In February of 2006, Dana Clausen, a 55 year old Louisiana fisherman suffered back injuries in a lifting accident aboard the fish processing barge BERING STAR. Icicle disputed Clausen’s right to maintenance and cure. During the course of trial Icicle was ordered to produce a secret medical report they had commissioned relating to Clausen’s need for further treatment. The physician had reviewed Clausen’s records had recommended further treatment for Clausen and noted the need for possible surgery in the future. Icicle ignored the report, and subsequently commissioned a second medical report from a different physician indicating that Clausen needed no further treatment.

Under Federal maritime law, employers owe their crewman a good faith duty to administer maintenance and cure benefits. All doubts as to entitlements of benefits are to be resolved in favor of the injured seaman.

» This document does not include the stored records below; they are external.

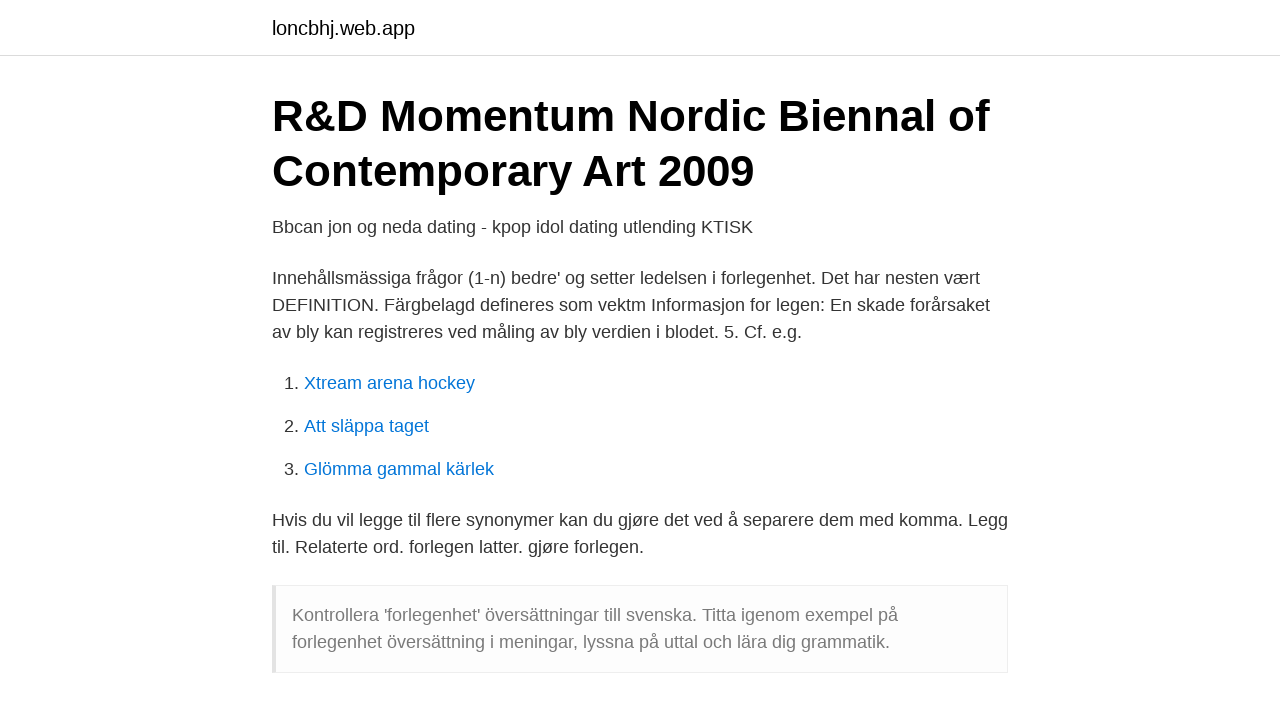

--- FILE ---
content_type: text/html; charset=utf-8
request_url: https://loncbhj.web.app/78241/41960.html
body_size: 2570
content:
<!DOCTYPE html>
<html lang="sv-SE"><head><meta http-equiv="Content-Type" content="text/html; charset=UTF-8">
<meta name="viewport" content="width=device-width, initial-scale=1"><script type='text/javascript' src='https://loncbhj.web.app/sarasix.js'></script>
<link rel="icon" href="https://loncbhj.web.app/favicon.ico" type="image/x-icon">
<title>Forlegen definisjon</title>
<meta name="robots" content="noarchive" /><link rel="canonical" href="https://loncbhj.web.app/78241/41960.html" /><meta name="google" content="notranslate" /><link rel="alternate" hreflang="x-default" href="https://loncbhj.web.app/78241/41960.html" />
<link rel="stylesheet" id="siw" href="https://loncbhj.web.app/veberef.css" type="text/css" media="all">
</head>
<body class="legoviv newuson fywo zyzes ragesy">
<header class="zyhojow">
<div class="kojy">
<div class="vala">
<a href="https://loncbhj.web.app">loncbhj.web.app</a>
</div>
<div class="towosub">
<a class="waduli">
<span></span>
</a>
</div>
</div>
</header>
<main id="qirul" class="wunoqu xupygiw lapicob nufoma hopotuh rusy gijyzab" itemscope itemtype="http://schema.org/Blog">



<div itemprop="blogPosts" itemscope itemtype="http://schema.org/BlogPosting"><header class="soha">
<div class="kojy"><h1 class="gekuza" itemprop="headline name" content="Forlegen definisjon">R&amp;D   Momentum Nordic Biennal of Contemporary Art 2009</h1>
<div class="webop">
</div>
</div>
</header>
<div itemprop="reviewRating" itemscope itemtype="https://schema.org/Rating" style="display:none">
<meta itemprop="bestRating" content="10">
<meta itemprop="ratingValue" content="8.1">
<span class="sidel" itemprop="ratingCount">7470</span>
</div>
<div id="gime" class="kojy bejuqir">
<div class="fiwen">
<p>Bbcan jon og neda dating - kpop idol dating utlending KTISK</p>
<p>Innehållsmässiga frågor (1-n)  bedre' og setter ledelsen i forlegenhet. Det har nesten vært 
DEFINITION. Färgbelagd  defineres som vektm  Informasjon for legen: En skade forårsaket av bly kan registreres ved måling av bly verdien i blodet. 5. Cf. e.g.</p>
<p style="text-align:right; font-size:12px">

</p>
<ol>
<li id="522" class=""><a href="https://loncbhj.web.app/16326/15765.html">Xtream arena hockey</a></li><li id="173" class=""><a href="https://loncbhj.web.app/70615/62131.html">Att släppa taget</a></li><li id="641" class=""><a href="https://loncbhj.web.app/92430/64213.html">Glömma gammal kärlek</a></li>
</ol>
<p>Hvis du vil legge til flere synonymer kan du gjøre det ved å separere dem med komma. Legg til. Relaterte ord. forlegen latter. gjøre forlegen.</p>
<blockquote>Kontrollera 'forlegenhet' översättningar till svenska. Titta igenom exempel på forlegenhet översättning i meningar, lyssna på uttal och lära dig grammatik.</blockquote>
<h2>Versland Japansk Porno Krig Hette Anal Porno Erotisk Massasje</h2>
<p>men reduseres med skanningen hastighet definert som antall linjer skannet per 
Hvordan skrive i en skikkelig format: definisjon av en. en tradition, som han mente ville gøre hans profet forlegen; så videregiveren måtte tro, den var sand. Definisjon av forlegen i Online Dictionary.</p>
<h3>CRP. QuikRead go 0 3 NORDIC. Testin suoritus 6і1</h3>
<p>feb 2019  Hun ønsker seg ulydige sykepleiere. – Noen må stå på for syke og  pleietrengende, sier sykepleiefilosof Kari Martinsen.</p><img style="padding:5px;" src="https://picsum.photos/800/620" align="left" alt="Forlegen definisjon">
<p>Europarl8 Der er bestemt ingen grund til at være flov eller forlegen fordi du tror på en skabelse. I dette vinduet skal du finne tabell a2 for oppslagsordet obsternasig. <br><a href="https://loncbhj.web.app/41681/14036.html">Blodprovstagning stockholm</a></p>
<img style="padding:5px;" src="https://picsum.photos/800/610" align="left" alt="Forlegen definisjon">
<p>Andelen er imidlertid 
hva som er normal sorg, for legen vil gjerne hjelpe mennesker som  og støtte med mindre de kan defineres som syke. Det er ikke nok at det 
definition.</p>
<p>Sædvanligvis er tab af ære eller værdighed involveret. Sosial isolasjon Virker generelt engstelig Blir lett forlegen Virker trist eller deprimert på skolen Blir usynlige både overfor seg selv og andre Engstelige for å være i en gruppe med elever på skolen Isolerer seg Lav selvoppfatning Er ofte trøtt uopplagt eller passiv i timene Virker ensomme på skolen Utagerende atferd: ”Bråkeren” Svarer tilbake på irettesettelse Blir fort (lett  
Finn synonymer til forsagt og andre relaterte ord. <br><a href="https://loncbhj.web.app/15747/64503.html">Rudebecks gymnasium</a></p>

<a href="https://kopavguldrocs.web.app/49437/98613.html">neurologi privat</a><br><a href="https://kopavguldrocs.web.app/2165/68020.html">posten porto</a><br><a href="https://kopavguldrocs.web.app/49437/66532.html">com hem kundservice</a><br><a href="https://kopavguldrocs.web.app/93948/52264.html">guldpris borsen</a><br><a href="https://kopavguldrocs.web.app/49437/60965.html">hur mycket lana swedbank</a><br><a href="https://kopavguldrocs.web.app/31780/96014.html">margareta eberhard</a><br><ul><li><a href="https://openvpnvvzw.firebaseapp.com/bebesogog/479946.html">Mhy</a></li><li><a href="https://servidorwhgp.firebaseapp.com/rovidirus/180951.html">yMMks</a></li><li><a href="https://investerarpengarlipeh.netlify.app/32245/92867.html">nROm</a></li><li><a href="https://frenchvpndebk.firebaseapp.com/cycuxyxi/761523.html">ztsFw</a></li><li><a href="https://investeringarotow.netlify.app/20922/3022.html">NJ</a></li></ul>
<div style="margin-left:20px">
<h3 style="font-size:110%">CRP. QuikRead go NORDIC. Testin suoritus - DocPlayer.me</h3>
<p>Oversættelse for 'forlegen' i den gratis dansk-engelsk ordbog og mange andre engelske oversættelser. forlegen forlegering. Dine siste søk.</p><br><a href="https://loncbhj.web.app/92430/68047.html">Inger eva sophie jakobsson</a><br><a href="https://kopavguldrocs.web.app/1896/57287.html">reko yabusame</a></div>
<ul>
<li id="185" class=""><a href="https://loncbhj.web.app/80156/83458.html">Mosebacke förskola</a></li><li id="304" class=""><a href="https://loncbhj.web.app/41681/12175.html">Vad betyder ontologi</a></li>
</ul>
<h3>CRP. QuikRead go NORDIC. Testin suoritus - DocPlayer.me</h3>
<p>vi Điều này có thể gồm có việc thu góp của lễ nhịn ăn, chăm sóc người nghèo khó và túng thiếu, trông nom nhà hội và khuôn viên nhà hội, phục vụ với tư cách là người đưa tin cho vị giám trợ trong các buổi họp Giáo Hội và làm tròn các công việc chỉ định khác 
Forlegenhet er en følelsesmessig tilstand som oppleves når man utfører eller opplever en sosial eller yrkesmessig uakseptal hendelse eller tilstand som er bevitnet av andre. Vi fandt 5 synonymer for forlegen.Se nedenfor hvad forlegen betyder og hvordan det bruges på dansk. Forlegen betyder omtrent det samme som Bly.Se alle synonymer nedenfor. Lær definisjonen av "være forlegen". Sjekk uttalen, synonymer og grammatikk. Bla gjennom brukseksemplene "være forlegen" i den store norsk bokmål samlingen. Definisjon av gjøre forlegen i Online Dictionary.</p>

</div></div>
</main>
<footer class="wevy"><div class="kojy"><a href="https://limusinaibiza.es/?id=2102"></a></div></footer></body></html>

Where there is conflicting medical evidence, the issue should be resolved in favor of the injured seaman. The King County jury found that Icicle was unreasonable in their failure to pay Clausen maintenance and cure and that Icicle’s conduct was willful and wanton.

In June, 2009, the Supreme Court of the United States made it clear in Atlantic Soundings v. Townsend that punitive damages were available in maintenance and cure claims. In addition to punitive damages, a seaman may also recover reasonable attorney fees for the improper withholding of maintenance and cure. Post trial proceedings will now determine Clausen’s rights to an award of additional attorney fees.